The Grit boasted 13 pubs and its own brewery, several bakeries, a dairy, and a butchers with its own abbatoir. Folk who lived in The Grit were different from the town's population. They were described as having: “Not quite a dialect, but words or smudges of words, that wouldn’t be heard elsewhere.”

The Grit’s decline began with war in 1914. Some of the fishing fleet was commissioned for national and military use, and the village was bombarded by the German fleet who were trying to destroy the Lowestoft’s gasworks. Major flooding over several years between the wars made the area virtually unfit for habitation and in 1933 the local authority began clearing the area and laying plans for redevelopment that were never fulfilled.

WWII came and went, further decimating the area, and in 1949, Birds Eye opened a depot which was developed by 1952 into a vast production unit. In 1953, the worst flooding in history of the east coast devastated 400 homes, and two years after that the so-called ‘slum clearance’ began in earnest.

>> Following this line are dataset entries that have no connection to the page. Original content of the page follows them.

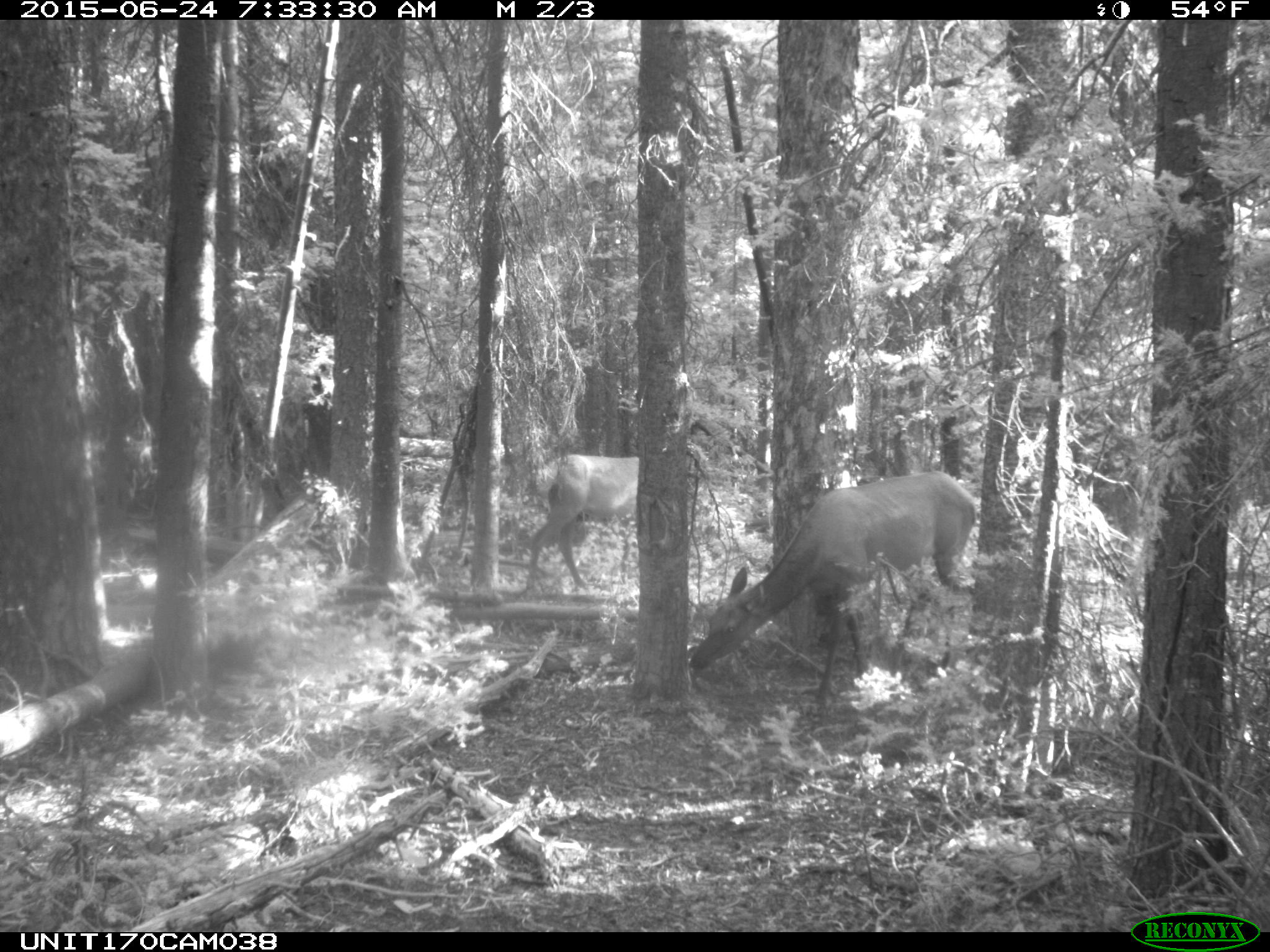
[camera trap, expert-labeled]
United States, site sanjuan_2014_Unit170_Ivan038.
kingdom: Animalia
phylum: Chordata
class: Mammalia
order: Artiodactyla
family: Cervidae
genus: Cervus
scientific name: Cervus elaphus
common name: red deer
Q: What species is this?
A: Cervus elaphus (red deer).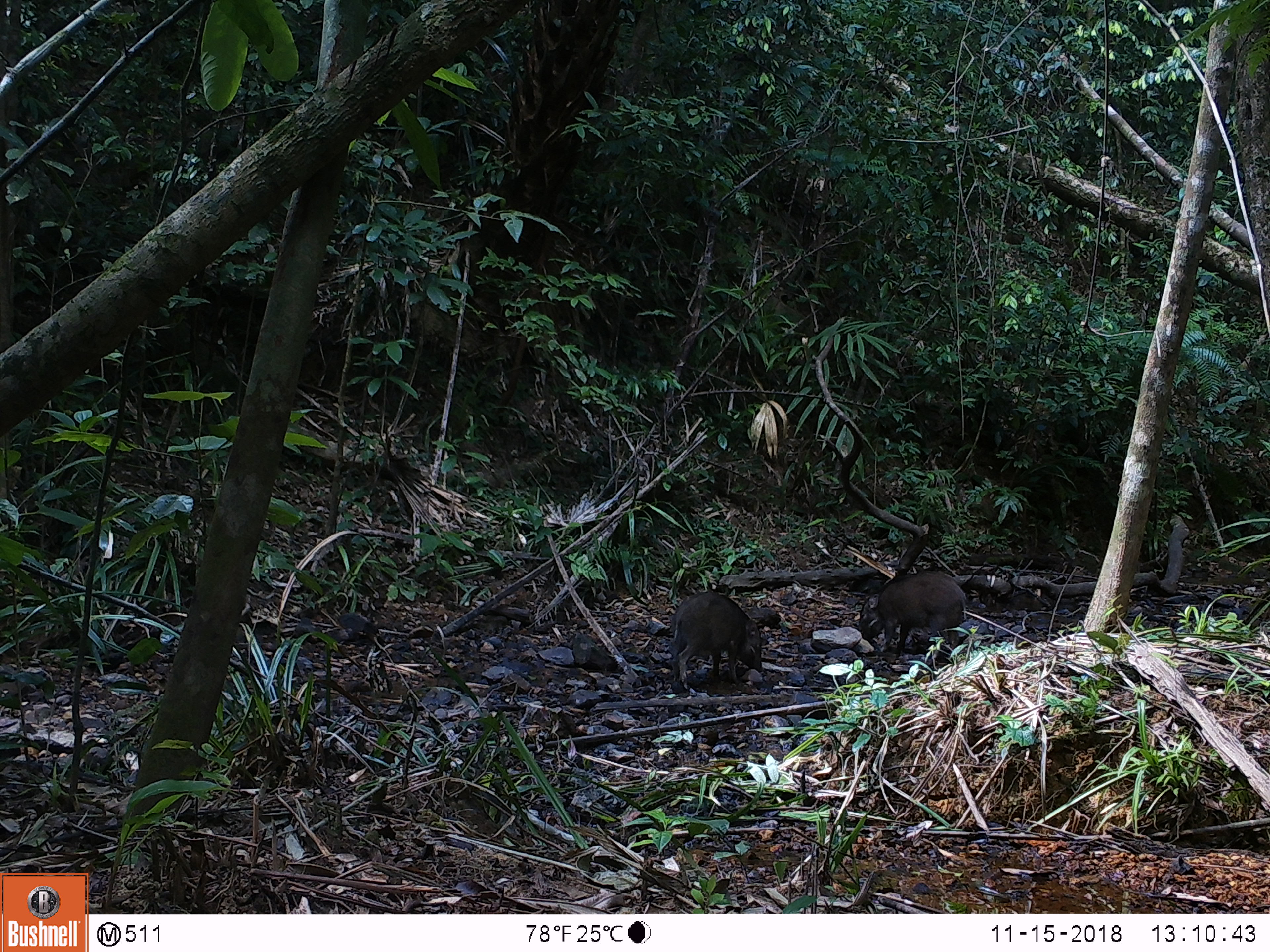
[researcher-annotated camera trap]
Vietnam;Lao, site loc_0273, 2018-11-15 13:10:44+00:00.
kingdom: Animalia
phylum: Chordata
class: Mammalia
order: Artiodactyla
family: Suidae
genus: Sus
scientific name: Sus scrofa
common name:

Little now remains of the bustling village or its many residents, except for the warehouse and workshop buildings along Whapload Road: one of which is home to Blackshore Coastal Clothing.

This part of town has been designated a Heritage Action Zone and we are proud to be part of its long awaited regeneration.


The tide of fashion is turning. People are dismayed by the wastage and the unacceptable labour practices involved in fast-fashion, and are hungry for long-lasting, craft-made clothing.

Britain is never likely to make mass-produced fast-fashion again. But there is a renaissance in premium quality, slow-make clothing in many corners of the country. And that's the movement that Blackshore is proud to be a part of.

Making small, making slow, making with care, all have great advantages. You get a premium quality product, which is always going to be rarer and more distinctive than high street brands. You know that your garment has been produced ethically, by a small team of craftspeople. And you'll also know that your garment is backed by a lifetime visible repair guarantee.

By making here in Lowestoft we are also supporting the revival of a UK industry which just a few years ago was struggling to survive. In doing this we strive to find quality British made fabrics and fastenings for use throughout our collection. The vast majority of our fabrics are sourced from British cloth mills, and some of our fabrics are even made from British-spun yarn.

On the rare occasions when no British factory can be found to make a particular fabric to our exacting specification, we guarantee that we will only ever work with ethically managed producers from other countries. When this is the case you’ll find it clearly marked on the individual product page.

We are very proud to be part of a growing Made in Britain movement, and very proud to be making here in Lowestoft. We hope that our collection inspires you to support the British made menswear industry.